• [Task prompt]:
Can you rewrite only the entries starting with the line containing "From the available options" and going on through the line containing "3. pixel 87 166", updating "available" to "listed" and keeping everything else the same?

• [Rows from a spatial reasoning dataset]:
::::
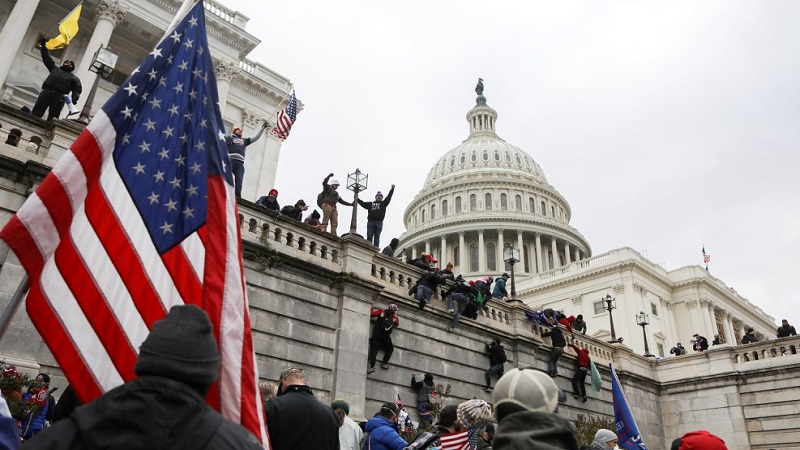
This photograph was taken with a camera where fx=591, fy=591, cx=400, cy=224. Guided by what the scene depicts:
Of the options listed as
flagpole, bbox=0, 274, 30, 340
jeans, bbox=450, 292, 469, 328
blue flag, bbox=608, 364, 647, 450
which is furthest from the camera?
jeans, bbox=450, 292, 469, 328

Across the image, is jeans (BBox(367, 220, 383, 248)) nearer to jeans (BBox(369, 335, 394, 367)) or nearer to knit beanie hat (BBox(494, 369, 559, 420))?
jeans (BBox(369, 335, 394, 367))

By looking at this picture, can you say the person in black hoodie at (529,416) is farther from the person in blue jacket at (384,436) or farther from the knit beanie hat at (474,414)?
the person in blue jacket at (384,436)

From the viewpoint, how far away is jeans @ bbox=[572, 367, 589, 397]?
22328 millimetres

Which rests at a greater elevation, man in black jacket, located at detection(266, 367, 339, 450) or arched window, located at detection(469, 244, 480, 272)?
arched window, located at detection(469, 244, 480, 272)

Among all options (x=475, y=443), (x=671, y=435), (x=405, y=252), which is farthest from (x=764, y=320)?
(x=475, y=443)

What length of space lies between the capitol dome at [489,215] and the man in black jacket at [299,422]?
7456 cm

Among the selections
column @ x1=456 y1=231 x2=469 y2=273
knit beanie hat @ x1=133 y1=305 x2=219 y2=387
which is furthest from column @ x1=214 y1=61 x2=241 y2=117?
column @ x1=456 y1=231 x2=469 y2=273

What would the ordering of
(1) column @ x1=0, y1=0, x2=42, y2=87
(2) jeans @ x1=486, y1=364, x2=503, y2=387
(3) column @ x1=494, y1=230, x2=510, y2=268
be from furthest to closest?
(3) column @ x1=494, y1=230, x2=510, y2=268
(1) column @ x1=0, y1=0, x2=42, y2=87
(2) jeans @ x1=486, y1=364, x2=503, y2=387

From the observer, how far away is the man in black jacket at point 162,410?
2252mm

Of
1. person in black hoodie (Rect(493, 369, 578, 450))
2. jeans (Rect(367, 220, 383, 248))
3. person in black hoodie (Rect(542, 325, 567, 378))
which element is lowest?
person in black hoodie (Rect(493, 369, 578, 450))

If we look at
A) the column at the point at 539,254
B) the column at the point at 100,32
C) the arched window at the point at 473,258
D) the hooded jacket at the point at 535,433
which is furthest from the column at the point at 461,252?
the hooded jacket at the point at 535,433

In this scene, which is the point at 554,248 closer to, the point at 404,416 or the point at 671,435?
the point at 671,435

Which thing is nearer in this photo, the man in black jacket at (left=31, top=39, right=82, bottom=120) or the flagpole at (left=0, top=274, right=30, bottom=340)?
the flagpole at (left=0, top=274, right=30, bottom=340)

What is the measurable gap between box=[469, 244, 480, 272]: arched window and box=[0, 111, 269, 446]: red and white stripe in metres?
81.4
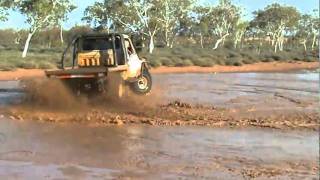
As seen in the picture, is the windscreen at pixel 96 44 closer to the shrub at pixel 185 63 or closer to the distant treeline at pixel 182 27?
the distant treeline at pixel 182 27

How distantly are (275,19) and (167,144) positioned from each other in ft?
230

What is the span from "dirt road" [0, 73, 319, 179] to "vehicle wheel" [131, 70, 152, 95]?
5.46ft

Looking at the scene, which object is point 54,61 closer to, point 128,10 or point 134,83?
point 128,10

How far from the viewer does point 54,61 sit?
139 ft

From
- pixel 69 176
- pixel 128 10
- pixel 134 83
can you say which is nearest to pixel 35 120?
pixel 134 83

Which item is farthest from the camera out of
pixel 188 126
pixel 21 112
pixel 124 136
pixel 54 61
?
pixel 54 61

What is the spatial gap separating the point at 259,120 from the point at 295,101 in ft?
17.0

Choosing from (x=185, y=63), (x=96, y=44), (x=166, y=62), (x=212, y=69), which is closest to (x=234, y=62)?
(x=212, y=69)

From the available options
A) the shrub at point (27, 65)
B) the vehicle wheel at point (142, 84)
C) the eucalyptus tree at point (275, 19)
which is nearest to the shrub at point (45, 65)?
the shrub at point (27, 65)

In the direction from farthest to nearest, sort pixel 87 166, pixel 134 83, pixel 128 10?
1. pixel 128 10
2. pixel 134 83
3. pixel 87 166

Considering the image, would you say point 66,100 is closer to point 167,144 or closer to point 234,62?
point 167,144

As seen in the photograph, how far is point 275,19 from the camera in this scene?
255 feet

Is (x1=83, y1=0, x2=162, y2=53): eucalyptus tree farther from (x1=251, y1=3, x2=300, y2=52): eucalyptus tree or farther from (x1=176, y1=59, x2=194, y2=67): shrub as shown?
(x1=251, y1=3, x2=300, y2=52): eucalyptus tree

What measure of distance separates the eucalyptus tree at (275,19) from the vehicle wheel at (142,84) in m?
61.0
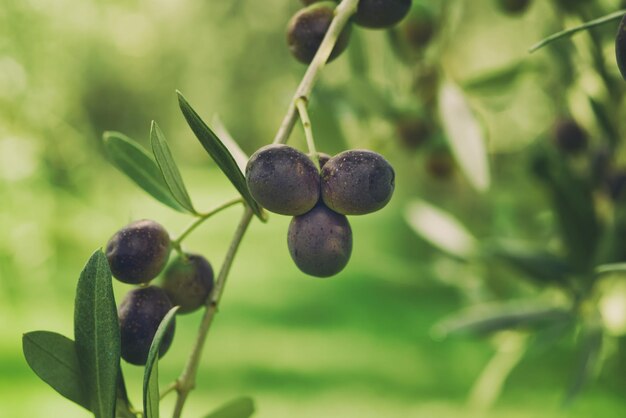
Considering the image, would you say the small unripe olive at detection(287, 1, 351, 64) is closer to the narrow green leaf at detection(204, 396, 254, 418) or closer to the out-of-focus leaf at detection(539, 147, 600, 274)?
the narrow green leaf at detection(204, 396, 254, 418)

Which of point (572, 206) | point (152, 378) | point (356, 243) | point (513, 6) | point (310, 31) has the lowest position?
point (152, 378)

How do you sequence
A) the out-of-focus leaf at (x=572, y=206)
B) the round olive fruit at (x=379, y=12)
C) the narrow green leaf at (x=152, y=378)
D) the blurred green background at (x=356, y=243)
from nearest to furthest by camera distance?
the narrow green leaf at (x=152, y=378), the round olive fruit at (x=379, y=12), the out-of-focus leaf at (x=572, y=206), the blurred green background at (x=356, y=243)

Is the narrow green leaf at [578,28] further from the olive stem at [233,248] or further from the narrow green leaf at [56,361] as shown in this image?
the narrow green leaf at [56,361]

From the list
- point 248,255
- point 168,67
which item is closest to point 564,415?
point 248,255

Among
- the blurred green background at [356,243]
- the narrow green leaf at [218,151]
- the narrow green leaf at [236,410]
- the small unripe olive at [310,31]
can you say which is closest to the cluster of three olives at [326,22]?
the small unripe olive at [310,31]

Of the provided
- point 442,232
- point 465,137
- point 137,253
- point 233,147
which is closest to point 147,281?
point 137,253

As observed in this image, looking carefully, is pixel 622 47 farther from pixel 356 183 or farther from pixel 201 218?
pixel 201 218

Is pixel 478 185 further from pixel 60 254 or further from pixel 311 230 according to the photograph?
pixel 60 254
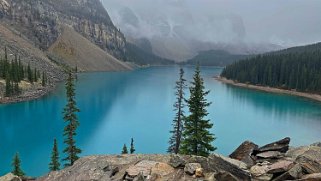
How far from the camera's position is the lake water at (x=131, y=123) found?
207ft

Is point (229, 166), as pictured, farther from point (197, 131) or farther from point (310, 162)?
point (197, 131)

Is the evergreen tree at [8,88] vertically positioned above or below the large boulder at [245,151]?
below

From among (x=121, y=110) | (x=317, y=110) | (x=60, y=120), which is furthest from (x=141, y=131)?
(x=317, y=110)

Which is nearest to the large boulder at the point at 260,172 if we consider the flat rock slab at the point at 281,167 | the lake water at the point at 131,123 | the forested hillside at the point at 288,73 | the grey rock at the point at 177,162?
the flat rock slab at the point at 281,167

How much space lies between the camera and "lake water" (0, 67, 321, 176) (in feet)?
207

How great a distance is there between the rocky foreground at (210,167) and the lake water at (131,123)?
3088cm

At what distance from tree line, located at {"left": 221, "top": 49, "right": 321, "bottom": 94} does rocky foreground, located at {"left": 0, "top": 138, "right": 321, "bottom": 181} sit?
467 ft

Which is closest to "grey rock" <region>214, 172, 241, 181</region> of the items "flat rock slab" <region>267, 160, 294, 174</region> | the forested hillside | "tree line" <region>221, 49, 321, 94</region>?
"flat rock slab" <region>267, 160, 294, 174</region>

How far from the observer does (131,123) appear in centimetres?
8362

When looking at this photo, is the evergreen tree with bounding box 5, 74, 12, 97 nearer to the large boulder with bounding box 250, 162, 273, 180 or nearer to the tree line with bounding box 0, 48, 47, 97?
the tree line with bounding box 0, 48, 47, 97

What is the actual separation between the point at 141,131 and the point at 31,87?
2929 inches

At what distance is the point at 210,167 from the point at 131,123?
2625 inches

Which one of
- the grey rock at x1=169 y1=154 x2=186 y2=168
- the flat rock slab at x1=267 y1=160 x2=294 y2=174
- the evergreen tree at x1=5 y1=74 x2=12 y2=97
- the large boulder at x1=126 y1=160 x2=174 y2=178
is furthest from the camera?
the evergreen tree at x1=5 y1=74 x2=12 y2=97

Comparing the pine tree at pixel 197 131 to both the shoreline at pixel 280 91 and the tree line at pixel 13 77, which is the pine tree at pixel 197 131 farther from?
the shoreline at pixel 280 91
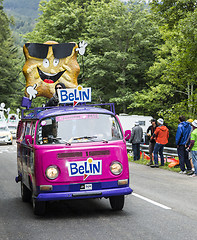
::::
• [Answer in full]:
From the listed options
A) the shrub at point (27, 65)
B) the vehicle wheel at point (142, 84)
C) the eucalyptus tree at point (275, 19)
which is nearest to the shrub at point (45, 65)?
the shrub at point (27, 65)

In the direction from farthest to nearest, sort pixel 87 166, pixel 134 83, pixel 128 10?
1. pixel 128 10
2. pixel 134 83
3. pixel 87 166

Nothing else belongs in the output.